SAP unifica los datos de comercio para impulsar la personalización de IA en tiempo real
Los líderes empresariales suelen tener dificultades para cerrar la brecha entre los objetivos de experiencia del cliente de alto nivel y la realidad técnica de los datos fragmentados. SAP está abordando esta desconexión mediante la alineación de las estructuras de datos de comercio para permitir la personalización de IA operativa directamente en la capa de ejecución.
Resolviendo el problema de la fragmentación en el comercio empresarial
Para muchas empresas a gran escala, la ambición de ofrecer recorridos de cliente hiperpersonalizados se ve frecuentemente obstaculizada por la infraestructura subyacente. Mientras que los equipos de liderazgo establecen objetivos para anticipar las necesidades de los clientes y proporcionar interacciones relevantes en diversos puntos de contacto digitales, los silos de datos internos impiden una ejecución sistemática.
Los motores de recomendación actuales a menudo no alcanzan su potencial, mostrando con frecuencia listados de productos genéricos en lugar de sugerencias personalizadas. Este fallo ocurre porque los datos que alimentan estos modelos de IA suelen ser no estructurados, estar desconectados o residir en sistemas aislados que no pueden comunicarse a la velocidad requerida para la interacción en tiempo real. El último movimiento estratégico de SAP se centra en alinear estas estructuras de datos de comercio fragmentadas, asegurando que los modelos de IA tengan acceso a un flujo de información limpio, unificado y de alta velocidad.
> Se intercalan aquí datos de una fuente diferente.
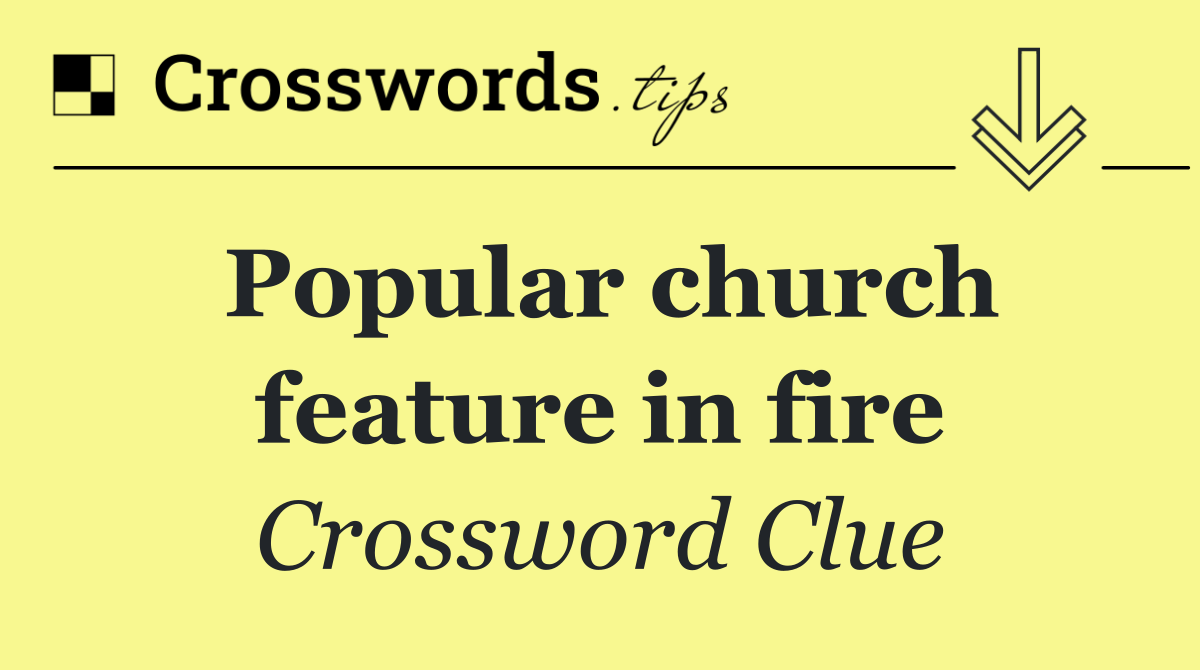 Popular church feature in fire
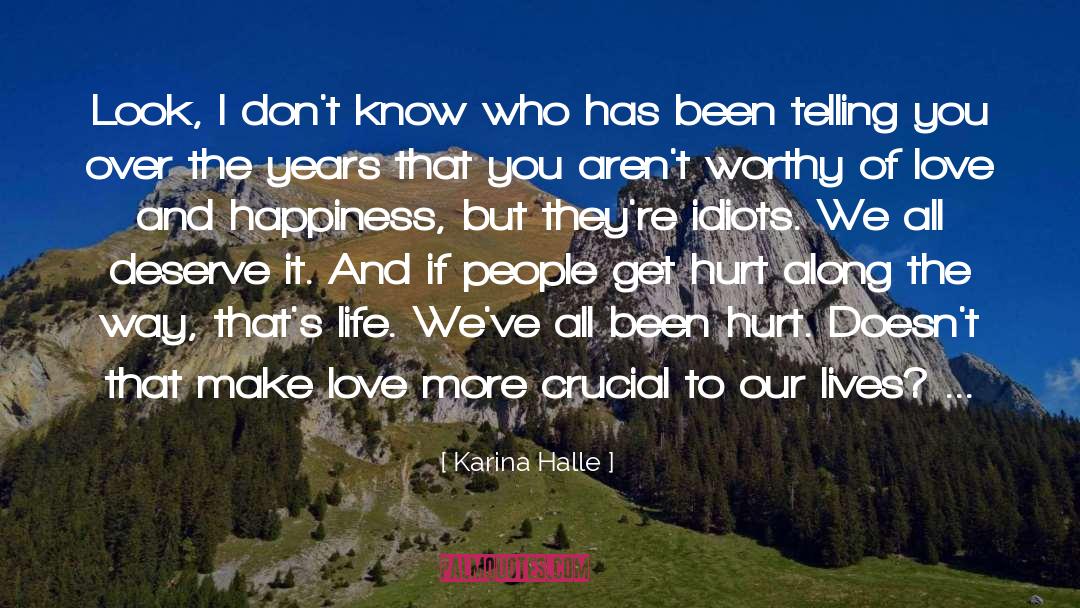 Been Hurt quotes by Karina Halle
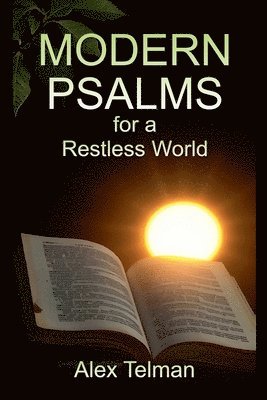 Alex Telman - Modern Psalms for a Restless World, Häftad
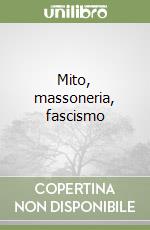 Mito, massoneria, fascismo libro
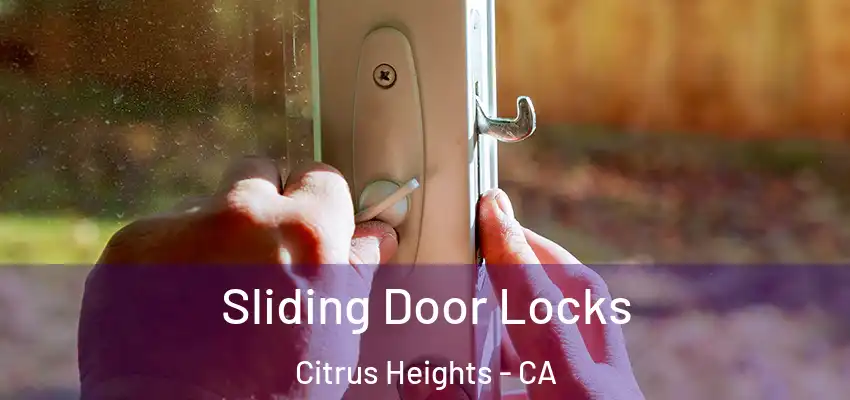 Sliding Door Locks Citrus Heights - CA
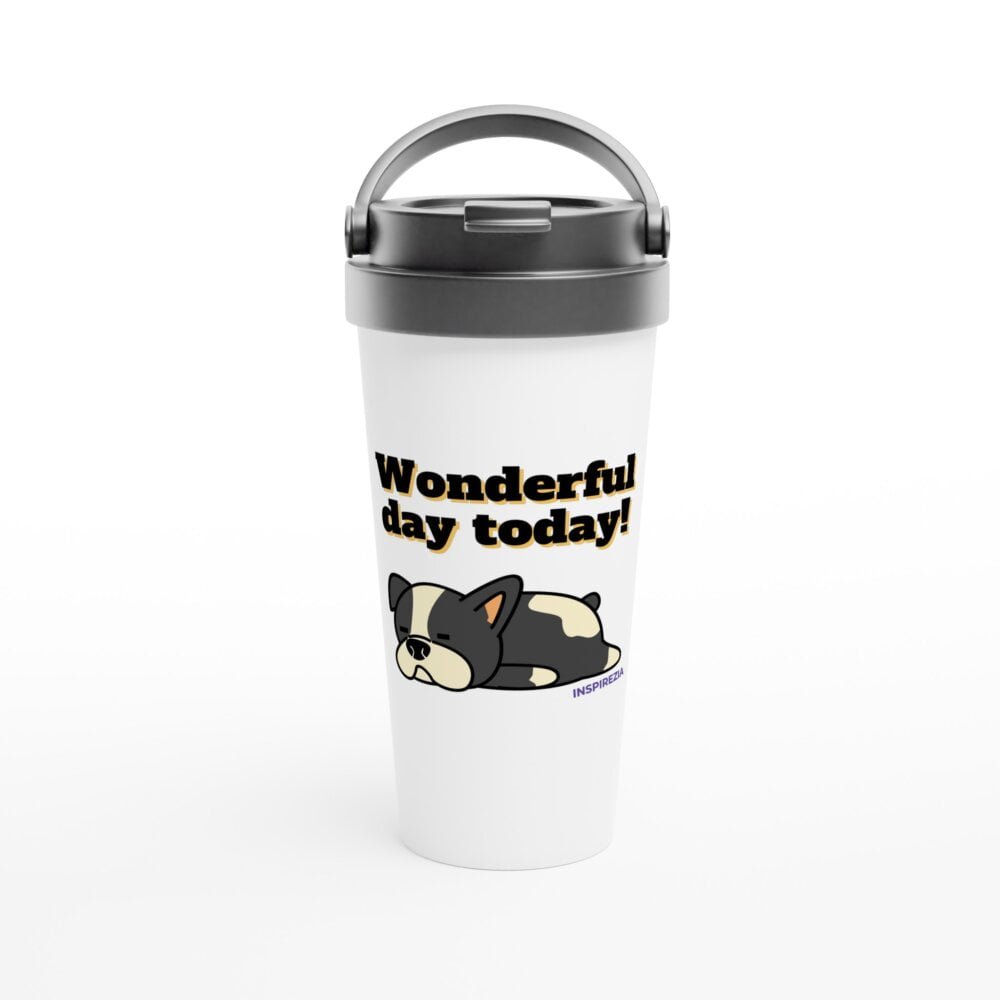 Wonderful day dog travel mug INSPIREZIA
Llevando la personalización a la capa de ejecución
La innovación central en el enfoque de SAP es el cambio de la personalización teórica a la "personalización de IA operativa". La mayoría de las implementaciones de IA en el comercio operan a un nivel alto, analizando tendencias históricas para predecir comportamientos futuros. Sin embargo, sin una alineación en la capa de ejecución, estos conocimientos no pueden traducirse en acciones inmediatas durante una sesión de cliente en vivo.
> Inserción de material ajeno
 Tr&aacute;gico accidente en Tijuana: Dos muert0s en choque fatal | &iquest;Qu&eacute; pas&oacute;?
Al unificar los datos de comercio, SAP permite que la IA funcione en el punto de interacción. Esto significa que, a medida que un cliente navega por una tienda digital, la IA puede aprovechar los datos en tiempo real sobre el inventario, el historial del cliente y el contexto de navegación actual para ofrecer experiencias altamente específicas. Esta capacidad permite a las empresas alejarse de los segmentos amplios y avanzar hacia la relevancia a nivel individual, aumentando significativamente el volumen y la precisión de las interacciones personalizadas.
Por qué esto es importante para el panorama de la IA
Este desarrollo señala un cambio significativo en la hoja de ruta de la IA empresarial: el paso de la "curiosidad por la IA generativa" a la "utilidad de la IA operativa". Para el panorama general de la IA, el enfoque de SAP en la alineación de datos resalta una verdad crítica: la eficacia de un LLM o de un algoritmo de recomendación está estrictamente limitada por la calidad y la conectividad de la arquitectura de datos subyacente.
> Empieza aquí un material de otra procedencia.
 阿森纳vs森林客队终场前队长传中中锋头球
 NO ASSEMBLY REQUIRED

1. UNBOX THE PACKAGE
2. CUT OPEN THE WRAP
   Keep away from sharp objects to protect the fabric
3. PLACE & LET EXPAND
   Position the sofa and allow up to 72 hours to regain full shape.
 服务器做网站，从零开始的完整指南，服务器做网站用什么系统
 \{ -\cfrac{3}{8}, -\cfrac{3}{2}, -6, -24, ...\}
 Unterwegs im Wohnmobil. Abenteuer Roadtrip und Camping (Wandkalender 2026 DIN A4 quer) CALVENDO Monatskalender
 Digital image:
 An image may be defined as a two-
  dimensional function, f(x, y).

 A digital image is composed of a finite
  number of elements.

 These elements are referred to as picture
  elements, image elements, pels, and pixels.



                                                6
A medida que las empresas avanzan hacia el comercio autónomo y los flujos de trabajo de agentes (agentic workflows), la capacidad de ejecutar tareas complejas y personalizadas en tiempo real se convertirá en el principal diferenciador competitivo. SAP se está posicionando como la capa fundacional que proporciona la "fontanería de datos" (data plumbing) necesaria para que estos agentes de IA avanzados operen de manera efectiva dentro de un entorno comercial.
Conclusiones clave
- Eliminación de silos de datos: SAP está alineando las estructuras de datos de comercio fragmentadas para evitar las recomendaciones genéricas de "talla única" comunes en los sistemas heredados.
- Ejecución operativa: El enfoque se está desplazando más allá de los conocimientos predictivos hacia una personalización de IA en tiempo real que funciona en la capa de ejecución del recorrido del cliente.
- La infraestructura como prerrequisito: Este desarrollo enfatiza que el despliegue exitoso de la IA empresarial depende más de la alineación de los datos y la infraestructura que de los propios modelos de IA.